For a political junkie, the Senate provides an endless array of potential possibilities for reform to ponder. Some--like having the P.M. share half of his appointments with the Opposition and the Premiers, and paying Senators on a per diem basis--are constructive, can be done within the present constitutional framework, and have no obvious downside. Others--like Mr. Harper's proposal--are so potentially fraught with unintended consequences that they should be approached with caution. Personally, I am intrigued by the notion that the Senate, as a legislative body that is not the seat of government and is therefore not a House where the government can fall due to a vote of non-confidence, can more easily be based on proportional representation. I also like to imagine an elected Upper House where a more regionally balanced group of legislators can exercise a veto in areas where the Government is spending money in provincial jurisdiction--health, education, daycare , and so on. In areas of pure federal jurisdiction such a newfangled Senate would have only a suspensive veto. But this is not Mr. Harper's Senate.

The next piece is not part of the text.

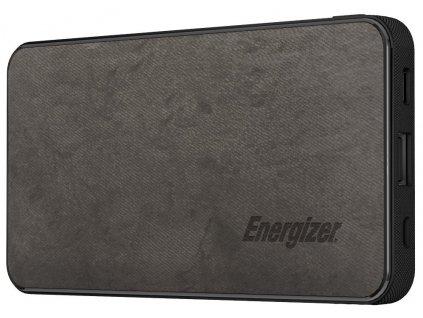 Energizer UE10043C 10000mAh, 5V, 3A, USB-C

One of the great things about our present group of unelected rulers in Parliament is that they can be counted upon to do a lot of good committee work and to keep their constitutional powers in reserve. Such admirable restraint will go out the window with the appointment of elected Senators.
The real problem occurs when our unelected rulers lack self-restraint--which is why, for the time being at least, we should be more concerned about that that other "other place"--the Supreme Court of Canada.